__JOB__.
Set down the following records word for word, beginning at the line that contains "How far from the observer is (210,291)?" and ending after the line that contains "From the group". Include both of those lines and nothing outside them.
+++ MATERIAL FOR THE TASK +++
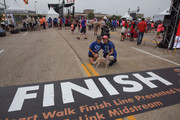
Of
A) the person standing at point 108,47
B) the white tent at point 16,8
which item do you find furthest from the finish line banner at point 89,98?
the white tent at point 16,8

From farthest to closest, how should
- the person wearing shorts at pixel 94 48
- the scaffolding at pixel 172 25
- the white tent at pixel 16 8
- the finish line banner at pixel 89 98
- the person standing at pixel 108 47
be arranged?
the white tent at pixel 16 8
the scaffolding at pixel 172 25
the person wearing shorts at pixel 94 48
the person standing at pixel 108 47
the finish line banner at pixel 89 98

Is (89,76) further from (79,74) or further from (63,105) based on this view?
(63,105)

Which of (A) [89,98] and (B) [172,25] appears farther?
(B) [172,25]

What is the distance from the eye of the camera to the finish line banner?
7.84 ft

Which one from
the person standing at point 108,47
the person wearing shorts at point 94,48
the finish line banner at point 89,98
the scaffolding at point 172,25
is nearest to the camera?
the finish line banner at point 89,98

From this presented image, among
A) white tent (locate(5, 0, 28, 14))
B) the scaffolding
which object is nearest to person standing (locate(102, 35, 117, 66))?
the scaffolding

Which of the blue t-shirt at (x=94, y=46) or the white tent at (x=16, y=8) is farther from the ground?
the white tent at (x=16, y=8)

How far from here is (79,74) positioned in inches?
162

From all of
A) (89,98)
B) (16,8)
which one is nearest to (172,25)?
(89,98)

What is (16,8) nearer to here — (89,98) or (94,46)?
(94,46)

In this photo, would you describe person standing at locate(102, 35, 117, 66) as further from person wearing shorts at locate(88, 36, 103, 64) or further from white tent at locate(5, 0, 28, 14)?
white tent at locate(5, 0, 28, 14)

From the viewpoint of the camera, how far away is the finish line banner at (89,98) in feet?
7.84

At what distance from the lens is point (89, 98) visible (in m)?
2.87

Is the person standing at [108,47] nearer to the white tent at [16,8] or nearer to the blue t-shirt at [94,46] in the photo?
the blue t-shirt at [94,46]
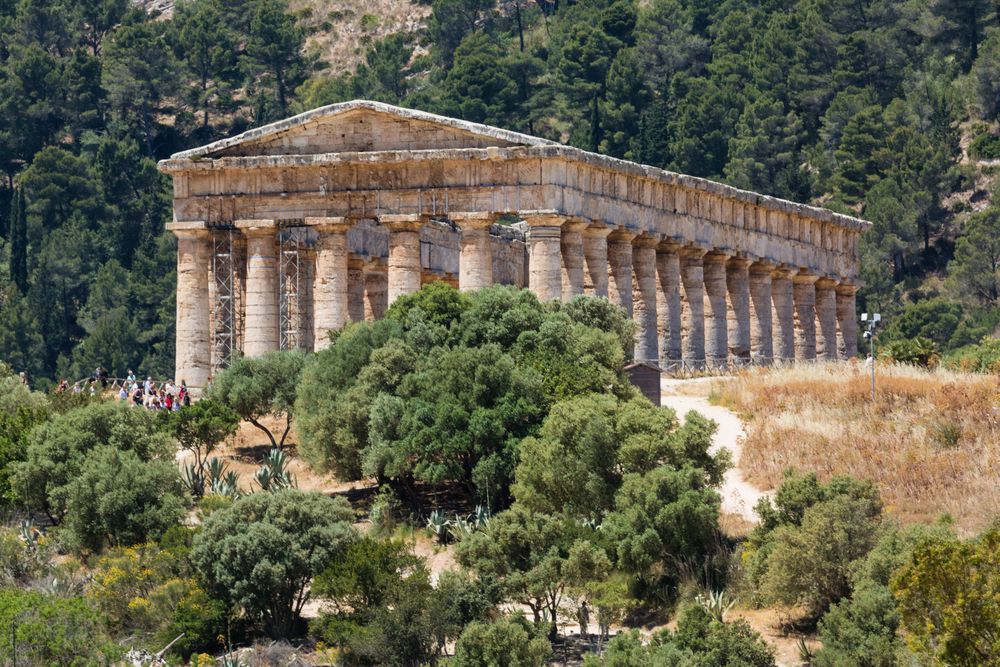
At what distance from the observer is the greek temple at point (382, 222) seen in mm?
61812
+++
+++ MATERIAL FOR THE TASK +++
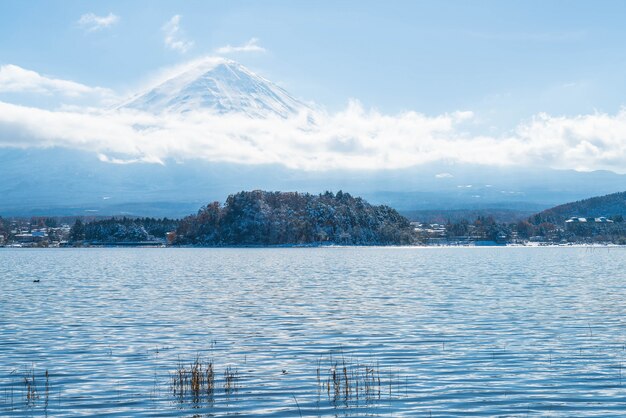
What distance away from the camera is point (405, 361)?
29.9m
+++
+++ MATERIAL FOR THE TASK +++
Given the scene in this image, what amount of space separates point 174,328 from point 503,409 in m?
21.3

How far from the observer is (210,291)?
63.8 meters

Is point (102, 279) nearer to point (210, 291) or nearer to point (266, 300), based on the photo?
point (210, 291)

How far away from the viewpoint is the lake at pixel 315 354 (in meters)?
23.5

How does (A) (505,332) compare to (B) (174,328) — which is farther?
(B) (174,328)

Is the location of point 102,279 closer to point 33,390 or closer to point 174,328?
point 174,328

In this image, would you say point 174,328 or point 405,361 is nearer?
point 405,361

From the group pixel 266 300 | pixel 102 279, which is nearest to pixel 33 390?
+++
__TASK RESPONSE__.
How far from the observer is (210,291)?
63.8 meters

Is point (102, 279) nearer to point (210, 291) or nearer to point (266, 300), based on the photo?
point (210, 291)

How far away from the viewpoint is the lake at pixel 315 354 (in meters)?
23.5

How does (A) (505,332) compare to (B) (174,328) — which is farther?
(B) (174,328)

Is the location of point 102,279 closer to point 33,390 or closer to point 174,328?
point 174,328

In this image, would you say point 174,328 or point 405,361 is nearer?
point 405,361

From the group pixel 266 300 | pixel 102 279, which is nearest to pixel 33 390?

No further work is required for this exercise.